2. **Impact of UQ Method:** For all three base methods, the **+Self-Probing** variant (diamond) consistently yields the highest F1 score within its cluster, but also tends to increase token cost compared to +Vanilla and +CoT.
3. **Calibration vs. Performance:** There is a clear negative correlation visible across the three method clusters: as ECE increases (moving right on the x-axis), F1 score decreases (moving down on the y-axis).
4. **Cost Variance:** SubgraphRAG shows the largest variance in token cost, ranging from 2,196 to 4,345. RL-DoublyCal and RoG have more tightly grouped costs.
### Interpretation
This chart evaluates the trade-offs between predictive performance (F1), model calibration (ECE), and computational cost (Token Cost) for three retrieval-augmented generation or reasoning methods.

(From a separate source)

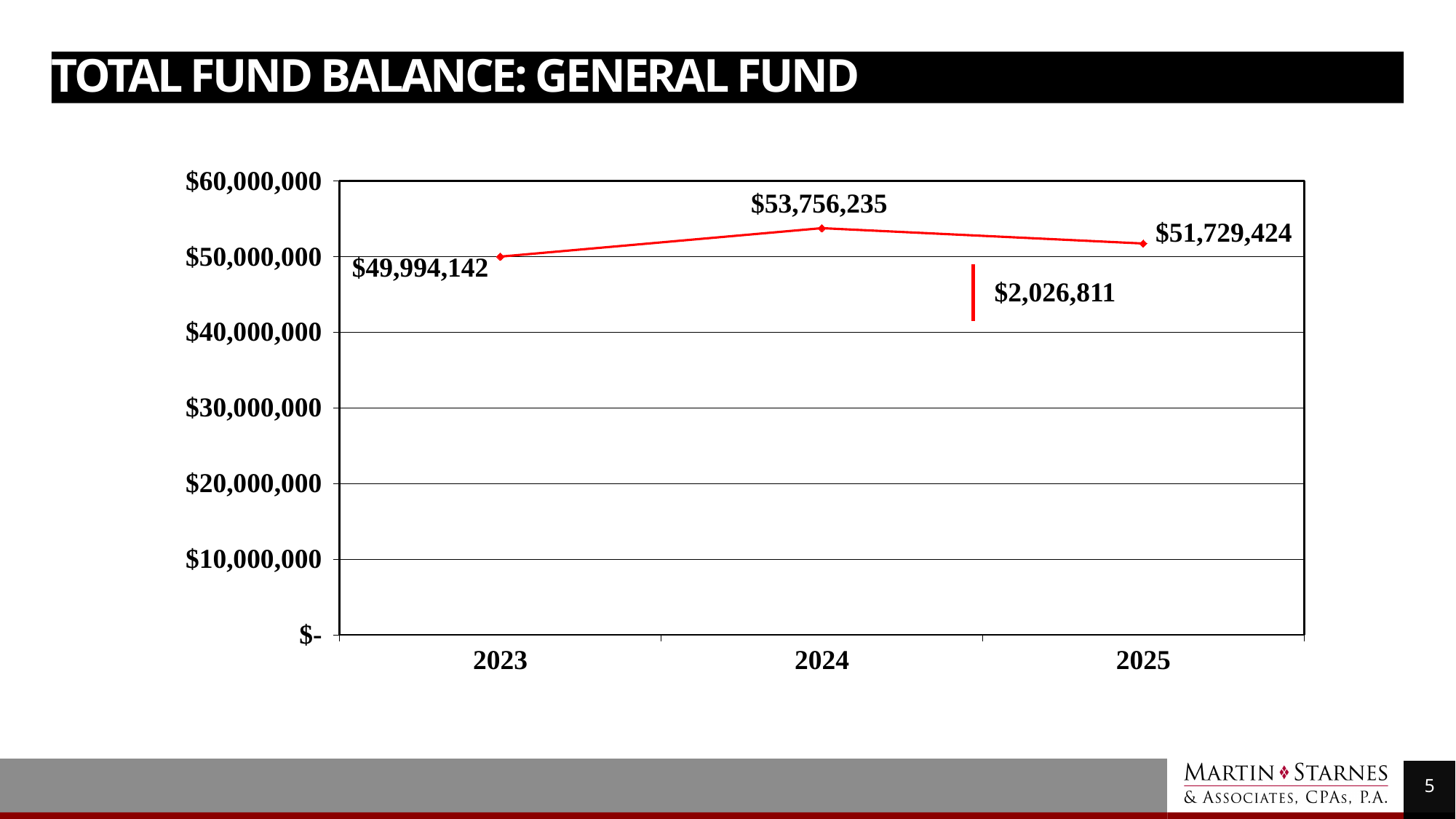
Is the fund balance for 2023 greater or less than $50,000,000? less Which year has the highest total fund balance? 2024 What is the title of the chart? Total Fund Balance: General Fund What is the total fund balance for 2023? $49,994,142 How many years are plotted on the chart? 3 What is the difference between the 2024 and 2023 fund balances? $3,762,093 Which year has a larger fund balance, 2023 or 2025? 2025 What is the total fund balance for 2024? $53,756,235 What kind of chart is shown on the slide? line chart What is the total fund balance for 2025? $51,729,424 Which year has the lowest total fund balance? 2023 What is the difference between the 2024 and 2025 fund balances? $2,026,811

* **RL-DoublyCal** appears to be the most robust method, offering a strong balance. Its low average ECE (5.1%) suggests its confidence scores are well-aligned with its actual accuracy, making its outputs more reliable. The use of **+Self-Probing** boosts its F1 to ~80% but nearly doubles the cost compared to its other variants.
* **SubgraphRAG** matches RL-DoublyCal in average F1 (76.4% vs 77.6%) but is poorly calibrated (Avg. ECE=11.3%). Its high token cost, especially for the **+Vanilla** variant (4,345), suggests a more complex or verbose reasoning process that does not translate to better calibration or superior performance.
* **RoG** is the most cost-efficient but underperforms on both primary metrics. Its high ECE (Avg. 17.5%) indicates overconfidence in its predictions. Similar to the others, **+Self-Probing** improves its F1 score but at a higher token cost.
The overarching insight is that achieving good calibration (low ECE) is a distinct challenge from achieving high accuracy (high F1). RL-DoublyCal seems to address both more effectively. Furthermore, advanced UQ methods like **+Self-Probing** consistently improve performance across different base systems but at an additional computational cost, presenting a clear cost-benefit decision for system designers.